The decision of the BBFC to deny a rating to controversial game Manhunt 2 has effectively banned it in the UK – making it illegal for shops to sell the game. The game has similarly been on the receiving end of effective bans in the USA and elsewhere.
The BBFC recently issued a report on classification, and generally has a good relationship with the game industry in the UK, which makes the decision interesting. Some links for further reading below…
- ELSPA director general Paul Jackson has said that the decision taken by the BBFC to ban Manhunt 2 from sale “demonstrates that we have a games ratings system in the UK that is effective”.
Interesting yet unexpected reaction from the games industry trade body ELSPA
- Jack Straw, the UK’s Leader of the House of Commons, has said that he does not see games developers and publishers taking responsibility for the content they produce.
Unsurprising government reaction. Keith Vaz mentioned in the article has been an active anti-games violence campaigner since the first Manhunt title was (mistakenly) identified as being owned by a teen in his constituency who murdered another teen.
- “Manhunt 2 is an entertainment experience for fans of psychological thrillers and horror. The subject matter of this game is in line with other mainstream entertainment choices for adult consumers.”
The publishers outline their position on the BBC.
- Manhunt 2 banned because of the publishers previous games? One analyst thinks so.
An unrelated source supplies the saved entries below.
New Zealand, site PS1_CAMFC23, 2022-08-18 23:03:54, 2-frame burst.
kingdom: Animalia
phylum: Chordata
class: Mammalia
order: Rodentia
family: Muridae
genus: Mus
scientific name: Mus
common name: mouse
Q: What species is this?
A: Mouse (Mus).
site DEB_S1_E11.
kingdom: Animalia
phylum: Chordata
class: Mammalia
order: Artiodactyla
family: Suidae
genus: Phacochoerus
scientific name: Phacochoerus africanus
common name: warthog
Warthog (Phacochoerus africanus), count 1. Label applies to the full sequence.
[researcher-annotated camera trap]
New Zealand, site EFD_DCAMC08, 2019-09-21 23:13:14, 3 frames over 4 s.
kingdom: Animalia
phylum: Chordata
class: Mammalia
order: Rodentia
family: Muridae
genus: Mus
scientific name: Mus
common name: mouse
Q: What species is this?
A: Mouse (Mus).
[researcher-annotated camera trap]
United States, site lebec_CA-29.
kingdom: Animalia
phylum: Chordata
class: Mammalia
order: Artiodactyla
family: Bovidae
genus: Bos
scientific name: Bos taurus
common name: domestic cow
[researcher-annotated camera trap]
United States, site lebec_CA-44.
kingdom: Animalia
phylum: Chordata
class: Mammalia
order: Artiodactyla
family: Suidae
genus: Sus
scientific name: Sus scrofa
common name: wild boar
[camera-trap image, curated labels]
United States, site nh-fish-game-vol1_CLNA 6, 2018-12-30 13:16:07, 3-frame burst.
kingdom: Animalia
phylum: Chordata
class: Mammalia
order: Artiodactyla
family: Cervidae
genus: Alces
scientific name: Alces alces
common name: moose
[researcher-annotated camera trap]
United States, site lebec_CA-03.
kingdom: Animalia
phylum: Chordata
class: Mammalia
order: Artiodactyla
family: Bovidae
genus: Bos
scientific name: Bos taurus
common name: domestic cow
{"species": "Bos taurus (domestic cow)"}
- An lastly, a good discussion piece on the whole business from gamesindustry.biz
I’m going to quietly avoid making my own position clear, because I don’t think I have one here. I haven’t seen the game… I didn’t play the first one… but its no secret that Rockstar regularly push boundaries with their games – technical boundaries, gameplay boundaries and acceptability boundaries. Pushing too far on the limits of public acceptability has not paid off this time.